Differential pooling is an algorithm that combines the graph collapse process with GCN for graph representation learning [32]. Firstly, the graph data with amino acid node features \({\text{H}}^{(l)}\) and adjacency matrix \({\text{A}}^{(l)}\) of the nodes in layer \({\text{l}}\) were input into the differential pooling GCN module. According to the GCN formula above, after three layers of GCN, we get the node feature expression \({\text{Z}}^{(l)}\). The softmax is used to make a full connection, the connection structure of the lower layer supernodes is obtained, and the matrix allocator \({\text{S}}^{(l)}\) is learned, whose value represents the probability that the nodes are assigned to any cluster. The matrix allocator \({\text{S}}\) is also called the graph collapse operator. The closer the probability value, the more likely are the nodes to be assigned to the same cluster.
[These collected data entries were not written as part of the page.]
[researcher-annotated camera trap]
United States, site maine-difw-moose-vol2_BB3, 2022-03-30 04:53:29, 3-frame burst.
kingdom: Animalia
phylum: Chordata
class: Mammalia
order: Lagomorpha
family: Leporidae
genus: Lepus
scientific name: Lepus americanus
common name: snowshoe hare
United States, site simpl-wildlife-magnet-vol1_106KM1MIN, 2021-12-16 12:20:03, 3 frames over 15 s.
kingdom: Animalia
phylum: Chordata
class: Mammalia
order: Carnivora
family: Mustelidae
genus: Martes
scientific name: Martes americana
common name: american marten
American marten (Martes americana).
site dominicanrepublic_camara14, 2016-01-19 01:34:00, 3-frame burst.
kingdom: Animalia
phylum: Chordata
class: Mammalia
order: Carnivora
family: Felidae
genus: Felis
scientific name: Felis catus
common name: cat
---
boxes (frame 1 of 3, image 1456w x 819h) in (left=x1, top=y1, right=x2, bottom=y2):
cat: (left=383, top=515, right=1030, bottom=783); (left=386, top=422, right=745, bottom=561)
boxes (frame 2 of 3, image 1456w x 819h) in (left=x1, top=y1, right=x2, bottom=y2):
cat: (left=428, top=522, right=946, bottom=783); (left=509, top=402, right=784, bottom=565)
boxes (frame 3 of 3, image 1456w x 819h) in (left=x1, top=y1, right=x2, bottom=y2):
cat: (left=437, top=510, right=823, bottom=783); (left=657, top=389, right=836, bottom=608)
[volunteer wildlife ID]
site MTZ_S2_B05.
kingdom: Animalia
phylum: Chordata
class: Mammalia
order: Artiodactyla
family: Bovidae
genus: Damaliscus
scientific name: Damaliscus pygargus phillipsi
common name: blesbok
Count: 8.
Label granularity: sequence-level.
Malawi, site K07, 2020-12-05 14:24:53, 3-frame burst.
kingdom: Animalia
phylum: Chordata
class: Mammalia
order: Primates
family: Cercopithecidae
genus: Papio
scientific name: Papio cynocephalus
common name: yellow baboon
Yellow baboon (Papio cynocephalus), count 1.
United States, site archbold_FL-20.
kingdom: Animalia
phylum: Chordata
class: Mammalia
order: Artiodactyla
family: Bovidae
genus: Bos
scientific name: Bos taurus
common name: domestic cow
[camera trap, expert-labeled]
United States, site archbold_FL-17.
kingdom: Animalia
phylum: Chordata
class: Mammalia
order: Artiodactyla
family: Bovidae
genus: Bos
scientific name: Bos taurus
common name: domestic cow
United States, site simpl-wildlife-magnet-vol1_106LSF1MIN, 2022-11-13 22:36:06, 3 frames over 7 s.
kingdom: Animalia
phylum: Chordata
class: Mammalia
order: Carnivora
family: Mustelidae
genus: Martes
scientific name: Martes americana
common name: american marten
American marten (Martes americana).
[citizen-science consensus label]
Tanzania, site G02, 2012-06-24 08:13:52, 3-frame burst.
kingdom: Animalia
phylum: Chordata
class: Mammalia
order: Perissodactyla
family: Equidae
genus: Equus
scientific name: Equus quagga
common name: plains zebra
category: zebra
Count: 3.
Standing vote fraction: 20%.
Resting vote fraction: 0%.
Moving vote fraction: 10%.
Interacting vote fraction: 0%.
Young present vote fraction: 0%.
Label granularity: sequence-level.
$$Z^{\left( l \right)} = H^{{\left( {l + 1} \right)}} = G_{l,embed} \left( {A^{\left( l \right)} ,H^{\left( l \right)} } \right)$$
(4)
$$S^{\left( l \right)} = softmax\left( {G_{l,pool} \left( {A^{\left( l \right)} ,H^{\left( l \right)} } \right) } \right)$$
(5)

\(G_{l,embed}\) and \(G_{l,pool}\) are two independent \({\text{GCN}}\) layers. Their inputs are the same, which are the amino acid node features \({\text{H}}^{(l)}\) and adjacency matrix \({\text{A}}^{(l)}\) of the nodes. However, their parameters and learning purposes are different. For the cluster allocation matrix \({\text{S}}\) in the last layer, we need to directly fix it into a matrix, which is filled by “1”, because we need to collapse the graph into a super large node, to obtain the global representation of the graph.

$$Z^{{\left( {l + 1} \right)}} = S^{{\left( l \right)^{T} }} Z^{\left( l \right)}$$
(6)
$$A^{{\left( {l + 1} \right)}} = S^{{\left( l \right)^{T} }} A^{\left( l \right)} S^{\left( l \right)}$$
(7)

where \({\text{A}}^{{\left( {\text{l}} \right)}} \in {\text{R}}^{{{\text{n}}^{{\left( {\text{l}} \right)}} \times {\text{n}}^{{\left( {\text{l}} \right)}} }} ,{\text{ S}}^{{\left( {\text{l}} \right)}} \in {\text{R}}^{{{\text{n}}^{{\left( {\text{l}} \right)}} \times {\text{n}}^{{\left( {{\text{l}} + 1} \right)}} }} ,{\text{ n}}^{{\left( {\text{l}} \right)}}\) represents the number of nodes in layer \({\text{l}}\), \({\text{A}}^{{\left( {{\text{l}} + 1} \right)}}\) and \({\text{Z}}^{{\left( {{\text{l}} + 1} \right)}}\) denotes the number of nodes (clusters) in layer \(\left( {{\text{l}} + 1} \right)\).

Residual network module R(X)

It is known that increasing the depth of the network improves the performance of the network. The performance of a shallow neural network is often poor than that of a deep neural network, but if we simply increase the depth, it will lead to gradient dispersion or gradient explosion. Moreover, with the increase in network layers, the accuracy of the training set does not increase further or even decreases, resulting in degradation. To solve this problem, we use the residual network into our model.

Loss function

Cross entropy loss function was used to optimize the model training loss. In the case of two classifications, the final prediction results of the model are only two cases, either 0 or 1. For each category, the probability of our prediction is p and 1 − p. The specific formula used was as follows:

$$Loss = - \frac{1}{N}\sum\limits_{i} { - [y_{i} log(p_{i} ) + (1 - y_{i} ) \cdot log(1 - p_{i} )]}$$
(8)

where, \(y_{i}\) represents the real label of the ith sample. And \(p_{i}\) represents the probability of the ith sample which is predicted to be a positive class. N represents the number of all of the ACP samples.